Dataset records
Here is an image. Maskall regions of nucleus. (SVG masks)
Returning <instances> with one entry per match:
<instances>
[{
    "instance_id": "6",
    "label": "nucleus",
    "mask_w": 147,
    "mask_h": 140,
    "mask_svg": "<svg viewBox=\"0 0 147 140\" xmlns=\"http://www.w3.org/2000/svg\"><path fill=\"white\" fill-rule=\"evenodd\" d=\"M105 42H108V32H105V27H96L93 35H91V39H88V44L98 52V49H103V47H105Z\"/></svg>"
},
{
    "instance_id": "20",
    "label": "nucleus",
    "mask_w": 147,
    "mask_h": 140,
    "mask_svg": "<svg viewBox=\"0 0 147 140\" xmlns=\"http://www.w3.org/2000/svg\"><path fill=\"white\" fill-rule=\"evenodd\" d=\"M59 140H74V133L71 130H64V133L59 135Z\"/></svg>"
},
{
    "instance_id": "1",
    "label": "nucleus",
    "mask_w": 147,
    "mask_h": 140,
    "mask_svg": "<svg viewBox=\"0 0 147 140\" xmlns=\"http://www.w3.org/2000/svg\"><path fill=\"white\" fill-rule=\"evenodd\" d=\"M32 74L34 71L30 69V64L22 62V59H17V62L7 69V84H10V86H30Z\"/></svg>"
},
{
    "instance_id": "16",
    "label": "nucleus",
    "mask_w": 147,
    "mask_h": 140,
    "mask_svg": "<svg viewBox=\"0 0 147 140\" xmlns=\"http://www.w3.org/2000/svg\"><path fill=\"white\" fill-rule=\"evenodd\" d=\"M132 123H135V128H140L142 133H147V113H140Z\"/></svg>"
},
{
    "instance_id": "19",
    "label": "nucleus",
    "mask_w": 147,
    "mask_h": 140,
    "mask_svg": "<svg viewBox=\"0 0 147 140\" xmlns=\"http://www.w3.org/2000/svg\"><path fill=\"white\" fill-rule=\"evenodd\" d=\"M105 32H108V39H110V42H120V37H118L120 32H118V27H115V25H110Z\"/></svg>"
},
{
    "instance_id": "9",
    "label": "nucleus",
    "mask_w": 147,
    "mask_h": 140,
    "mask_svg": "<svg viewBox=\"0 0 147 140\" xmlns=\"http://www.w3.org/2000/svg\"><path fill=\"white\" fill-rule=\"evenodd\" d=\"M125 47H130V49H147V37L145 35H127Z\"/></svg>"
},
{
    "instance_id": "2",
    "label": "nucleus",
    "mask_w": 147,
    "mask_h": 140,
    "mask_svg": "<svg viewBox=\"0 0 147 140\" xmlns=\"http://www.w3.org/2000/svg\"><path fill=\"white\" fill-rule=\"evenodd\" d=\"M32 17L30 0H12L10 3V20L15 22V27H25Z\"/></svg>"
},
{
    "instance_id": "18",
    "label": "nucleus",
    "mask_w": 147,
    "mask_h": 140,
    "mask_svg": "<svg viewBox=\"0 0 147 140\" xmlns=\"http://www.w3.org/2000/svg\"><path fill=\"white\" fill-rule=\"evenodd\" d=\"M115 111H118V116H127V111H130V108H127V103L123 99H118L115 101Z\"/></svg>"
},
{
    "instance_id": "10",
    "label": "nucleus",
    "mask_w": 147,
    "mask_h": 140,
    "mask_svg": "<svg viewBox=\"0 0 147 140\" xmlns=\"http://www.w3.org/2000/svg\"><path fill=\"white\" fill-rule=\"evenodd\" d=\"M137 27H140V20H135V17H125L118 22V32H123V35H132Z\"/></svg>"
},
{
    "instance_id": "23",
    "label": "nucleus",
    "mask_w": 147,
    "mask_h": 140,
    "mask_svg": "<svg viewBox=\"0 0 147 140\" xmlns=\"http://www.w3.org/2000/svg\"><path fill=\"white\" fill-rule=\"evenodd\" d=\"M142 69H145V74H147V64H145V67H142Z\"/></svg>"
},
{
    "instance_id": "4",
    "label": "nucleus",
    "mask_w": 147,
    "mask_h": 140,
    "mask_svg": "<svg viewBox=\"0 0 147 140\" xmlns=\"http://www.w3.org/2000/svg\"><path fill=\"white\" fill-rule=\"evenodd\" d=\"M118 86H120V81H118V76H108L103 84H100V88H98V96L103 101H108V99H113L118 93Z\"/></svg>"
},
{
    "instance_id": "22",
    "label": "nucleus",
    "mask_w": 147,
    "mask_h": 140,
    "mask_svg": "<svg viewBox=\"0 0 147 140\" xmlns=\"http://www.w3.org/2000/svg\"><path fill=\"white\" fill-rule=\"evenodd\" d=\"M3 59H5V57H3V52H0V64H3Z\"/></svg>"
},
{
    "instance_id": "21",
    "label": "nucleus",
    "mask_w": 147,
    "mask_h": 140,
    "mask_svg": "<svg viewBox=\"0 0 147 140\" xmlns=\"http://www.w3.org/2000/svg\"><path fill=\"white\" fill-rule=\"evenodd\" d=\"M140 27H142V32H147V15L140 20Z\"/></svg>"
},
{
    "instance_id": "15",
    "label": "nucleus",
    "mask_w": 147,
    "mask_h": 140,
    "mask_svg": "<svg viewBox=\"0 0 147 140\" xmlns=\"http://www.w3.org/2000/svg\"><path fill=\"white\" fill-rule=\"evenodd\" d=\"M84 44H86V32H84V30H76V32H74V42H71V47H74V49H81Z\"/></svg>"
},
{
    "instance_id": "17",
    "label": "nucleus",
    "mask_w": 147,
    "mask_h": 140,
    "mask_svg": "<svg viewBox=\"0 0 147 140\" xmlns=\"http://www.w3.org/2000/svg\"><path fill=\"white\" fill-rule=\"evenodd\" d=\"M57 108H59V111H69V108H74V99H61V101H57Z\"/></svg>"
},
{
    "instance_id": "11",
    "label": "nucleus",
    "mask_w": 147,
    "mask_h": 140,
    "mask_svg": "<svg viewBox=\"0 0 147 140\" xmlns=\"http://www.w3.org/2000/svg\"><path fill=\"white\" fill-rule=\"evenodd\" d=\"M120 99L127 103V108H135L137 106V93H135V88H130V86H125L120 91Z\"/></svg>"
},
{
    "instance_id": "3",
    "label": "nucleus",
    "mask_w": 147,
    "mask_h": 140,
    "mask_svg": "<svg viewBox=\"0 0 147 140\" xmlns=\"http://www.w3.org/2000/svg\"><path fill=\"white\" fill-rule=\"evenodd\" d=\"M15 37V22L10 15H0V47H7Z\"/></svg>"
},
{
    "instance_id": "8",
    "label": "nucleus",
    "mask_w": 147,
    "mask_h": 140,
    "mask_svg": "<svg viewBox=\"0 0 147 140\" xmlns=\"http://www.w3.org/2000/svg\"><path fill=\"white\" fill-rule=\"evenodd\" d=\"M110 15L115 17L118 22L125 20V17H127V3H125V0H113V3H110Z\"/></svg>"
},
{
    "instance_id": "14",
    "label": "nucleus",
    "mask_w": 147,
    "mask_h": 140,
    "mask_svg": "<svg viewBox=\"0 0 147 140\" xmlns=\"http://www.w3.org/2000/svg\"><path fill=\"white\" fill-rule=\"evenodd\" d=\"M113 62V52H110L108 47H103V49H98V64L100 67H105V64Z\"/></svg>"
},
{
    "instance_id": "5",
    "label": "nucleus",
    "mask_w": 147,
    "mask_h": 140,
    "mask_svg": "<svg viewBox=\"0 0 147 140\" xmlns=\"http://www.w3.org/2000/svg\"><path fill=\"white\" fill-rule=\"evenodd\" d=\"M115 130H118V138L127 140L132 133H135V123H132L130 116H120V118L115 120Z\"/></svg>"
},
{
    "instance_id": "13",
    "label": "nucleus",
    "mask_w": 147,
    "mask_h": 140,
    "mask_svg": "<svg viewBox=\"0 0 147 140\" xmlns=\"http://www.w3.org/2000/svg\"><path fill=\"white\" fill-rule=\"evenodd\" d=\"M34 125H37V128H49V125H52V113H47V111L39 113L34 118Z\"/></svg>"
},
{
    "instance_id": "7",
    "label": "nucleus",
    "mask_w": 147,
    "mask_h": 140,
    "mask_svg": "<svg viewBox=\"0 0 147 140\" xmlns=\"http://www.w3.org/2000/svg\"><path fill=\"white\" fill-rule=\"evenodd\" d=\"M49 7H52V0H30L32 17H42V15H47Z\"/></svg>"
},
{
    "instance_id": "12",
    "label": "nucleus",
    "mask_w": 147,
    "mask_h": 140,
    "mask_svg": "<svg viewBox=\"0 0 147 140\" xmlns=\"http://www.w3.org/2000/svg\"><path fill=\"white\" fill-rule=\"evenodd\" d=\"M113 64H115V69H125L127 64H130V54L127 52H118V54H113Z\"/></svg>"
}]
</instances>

AIM OF THE TASK
List every line in the rows above that contains the string "instances".

ANSWER BELOW
Returning <instances> with one entry per match:
<instances>
</instances>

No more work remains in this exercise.